─── Dataset rows ───
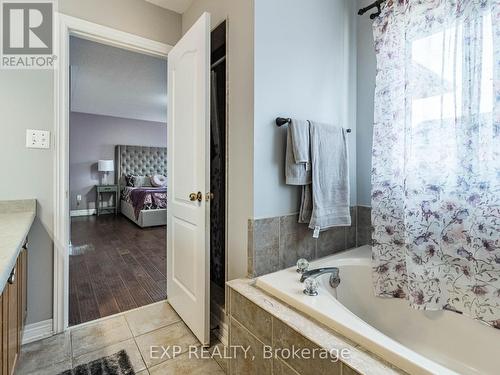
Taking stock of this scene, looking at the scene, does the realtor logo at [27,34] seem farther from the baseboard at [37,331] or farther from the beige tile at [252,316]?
the beige tile at [252,316]

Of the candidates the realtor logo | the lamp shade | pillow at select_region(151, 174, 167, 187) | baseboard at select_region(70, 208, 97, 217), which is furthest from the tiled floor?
baseboard at select_region(70, 208, 97, 217)

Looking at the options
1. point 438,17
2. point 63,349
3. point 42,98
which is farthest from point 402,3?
point 63,349

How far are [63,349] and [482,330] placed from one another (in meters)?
2.23

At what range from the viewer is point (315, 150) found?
1521mm

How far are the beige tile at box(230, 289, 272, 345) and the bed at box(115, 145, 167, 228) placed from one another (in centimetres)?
385

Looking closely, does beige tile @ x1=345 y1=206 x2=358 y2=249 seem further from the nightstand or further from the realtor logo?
A: the nightstand

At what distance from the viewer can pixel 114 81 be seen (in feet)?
12.9

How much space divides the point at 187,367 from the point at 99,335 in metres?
0.67

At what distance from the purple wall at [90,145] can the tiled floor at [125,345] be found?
5.07 m

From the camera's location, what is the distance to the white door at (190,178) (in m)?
1.55

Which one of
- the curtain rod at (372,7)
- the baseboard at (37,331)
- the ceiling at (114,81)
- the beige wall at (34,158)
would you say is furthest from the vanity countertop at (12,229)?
the curtain rod at (372,7)

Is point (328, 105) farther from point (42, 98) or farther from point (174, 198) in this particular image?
point (42, 98)

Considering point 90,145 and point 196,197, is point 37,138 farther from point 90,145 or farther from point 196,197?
point 90,145

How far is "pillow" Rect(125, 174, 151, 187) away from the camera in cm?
601
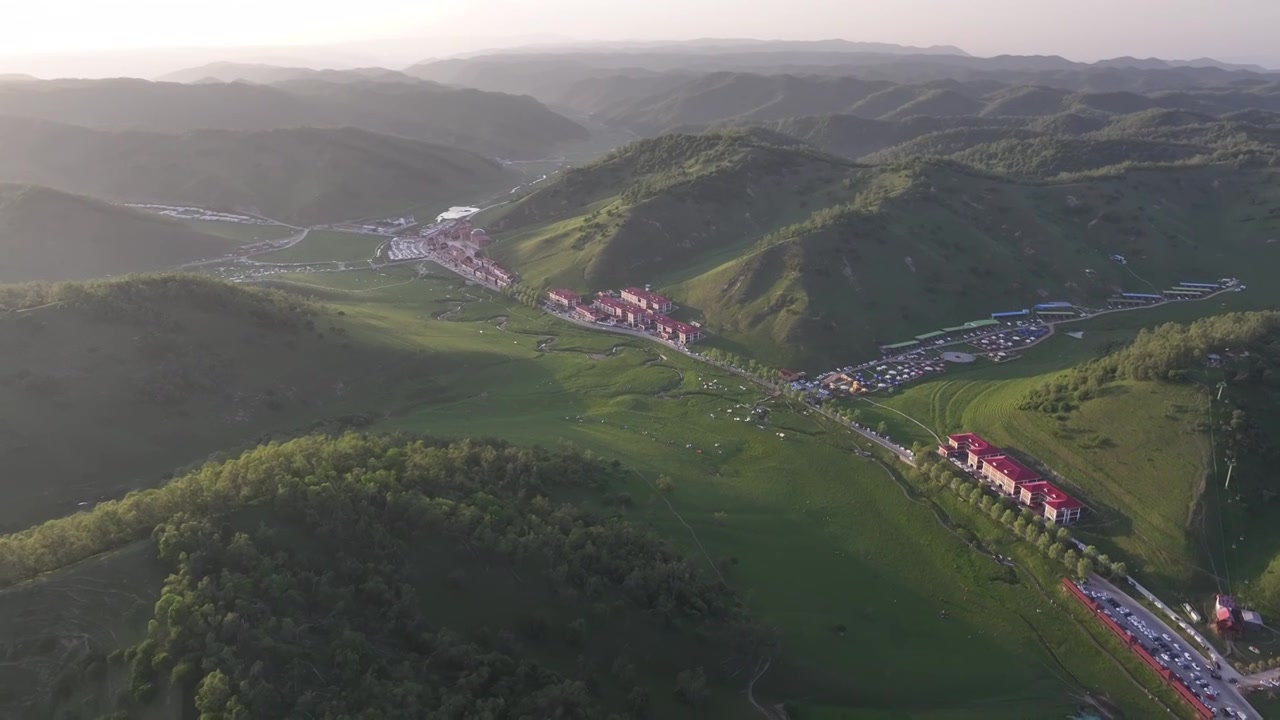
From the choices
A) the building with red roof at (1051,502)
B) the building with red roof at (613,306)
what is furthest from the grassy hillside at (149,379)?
the building with red roof at (1051,502)

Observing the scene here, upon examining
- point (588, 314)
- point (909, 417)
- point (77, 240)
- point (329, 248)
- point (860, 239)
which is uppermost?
point (860, 239)

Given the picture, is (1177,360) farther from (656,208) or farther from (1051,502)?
(656,208)

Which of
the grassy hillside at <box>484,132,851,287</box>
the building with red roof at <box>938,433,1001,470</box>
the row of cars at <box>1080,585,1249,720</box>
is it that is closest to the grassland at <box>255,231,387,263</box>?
the grassy hillside at <box>484,132,851,287</box>

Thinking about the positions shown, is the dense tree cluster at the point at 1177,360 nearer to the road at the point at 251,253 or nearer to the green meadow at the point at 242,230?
the road at the point at 251,253

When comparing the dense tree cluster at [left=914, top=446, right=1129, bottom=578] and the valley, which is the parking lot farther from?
the dense tree cluster at [left=914, top=446, right=1129, bottom=578]

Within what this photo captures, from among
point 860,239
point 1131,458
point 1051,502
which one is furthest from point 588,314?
point 1131,458
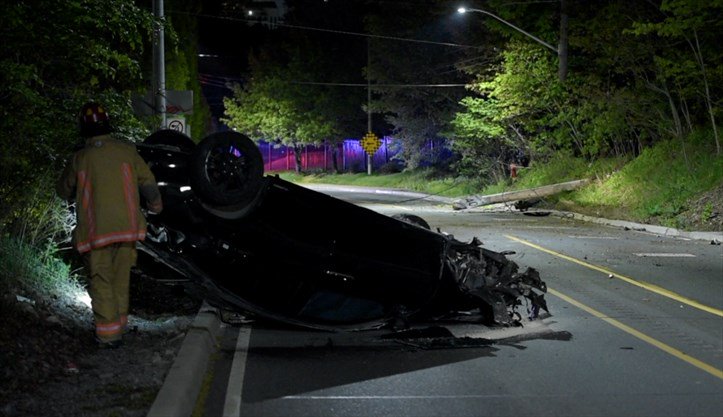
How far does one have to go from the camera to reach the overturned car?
264 inches

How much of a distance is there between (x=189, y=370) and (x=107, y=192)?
145 centimetres

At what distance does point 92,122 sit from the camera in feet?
20.8

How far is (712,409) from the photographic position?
18.9 ft

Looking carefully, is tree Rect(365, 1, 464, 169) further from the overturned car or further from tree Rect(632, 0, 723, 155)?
the overturned car

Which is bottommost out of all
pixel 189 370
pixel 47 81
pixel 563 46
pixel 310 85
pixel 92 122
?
pixel 189 370

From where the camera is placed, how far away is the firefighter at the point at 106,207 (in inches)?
245

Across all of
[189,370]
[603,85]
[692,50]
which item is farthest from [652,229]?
[189,370]

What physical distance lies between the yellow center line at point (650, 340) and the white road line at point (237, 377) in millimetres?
3764

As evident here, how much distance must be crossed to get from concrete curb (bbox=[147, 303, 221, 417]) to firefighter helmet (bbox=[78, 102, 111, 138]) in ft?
5.93

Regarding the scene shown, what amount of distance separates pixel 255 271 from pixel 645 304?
544 cm

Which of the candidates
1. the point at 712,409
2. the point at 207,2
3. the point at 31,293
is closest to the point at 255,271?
the point at 31,293

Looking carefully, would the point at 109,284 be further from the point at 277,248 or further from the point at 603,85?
the point at 603,85

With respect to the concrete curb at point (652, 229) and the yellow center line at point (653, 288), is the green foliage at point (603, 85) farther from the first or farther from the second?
the yellow center line at point (653, 288)

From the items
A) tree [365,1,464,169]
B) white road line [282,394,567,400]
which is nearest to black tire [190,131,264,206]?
white road line [282,394,567,400]
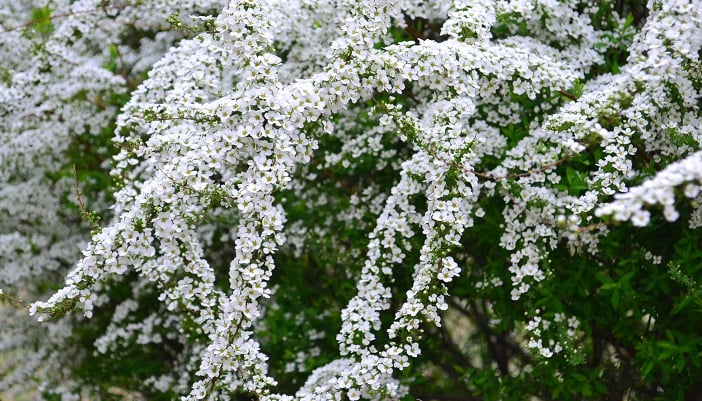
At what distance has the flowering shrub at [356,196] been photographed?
9.61 feet

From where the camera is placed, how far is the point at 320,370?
3707 millimetres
───
What to produce: Here the job is to quote the lines from the one with "How much of" through the end of the material, both included, exactly; please skip the pictures.

Reply:
How much of a distance is there between (x=189, y=370) and (x=107, y=192)?
145 centimetres

At what distance does point 92,122 sit from the camera in feet?
20.8

How far is (712,409) from the photographic position?
18.9 ft

Looking carefully, is tree Rect(365, 1, 464, 169) further from the overturned car or further from tree Rect(632, 0, 723, 155)?
the overturned car

Which is bottommost out of all
pixel 189 370
pixel 47 81
pixel 563 46
pixel 310 85
pixel 92 122
?
pixel 189 370

From where the camera is placed, how far away is the firefighter at the point at 106,207 (in inches)?
245

Across all of
[189,370]
[603,85]
[692,50]
which item is farthest from [652,229]?
[189,370]

What physical distance lies between the yellow center line at point (650, 340) and the white road line at point (237, 377) in millimetres?
3764

As evident here, how much distance must be crossed to get from concrete curb (bbox=[147, 303, 221, 417]) to firefighter helmet (bbox=[78, 102, 111, 138]) in ft?
5.93

Regarding the scene shown, what amount of distance separates pixel 255 271 from pixel 645 304?
544 cm

Which of the candidates
1. the point at 712,409
2. the point at 207,2
3. the point at 31,293
is closest to the point at 255,271?
the point at 31,293

Looking carefully, would the point at 109,284 be further from the point at 277,248 or further from the point at 603,85?
the point at 603,85

With respect to the concrete curb at point (652, 229) and the yellow center line at point (653, 288), is the green foliage at point (603, 85) farther from the first or farther from the second?
the yellow center line at point (653, 288)

From the items
A) tree [365,1,464,169]
B) white road line [282,394,567,400]
which is nearest to black tire [190,131,264,206]?
white road line [282,394,567,400]
At what distance has the flowering shrub at [356,196] been photographed?
9.61 feet

From where the camera is placed, how far is the point at 320,370?
3707 millimetres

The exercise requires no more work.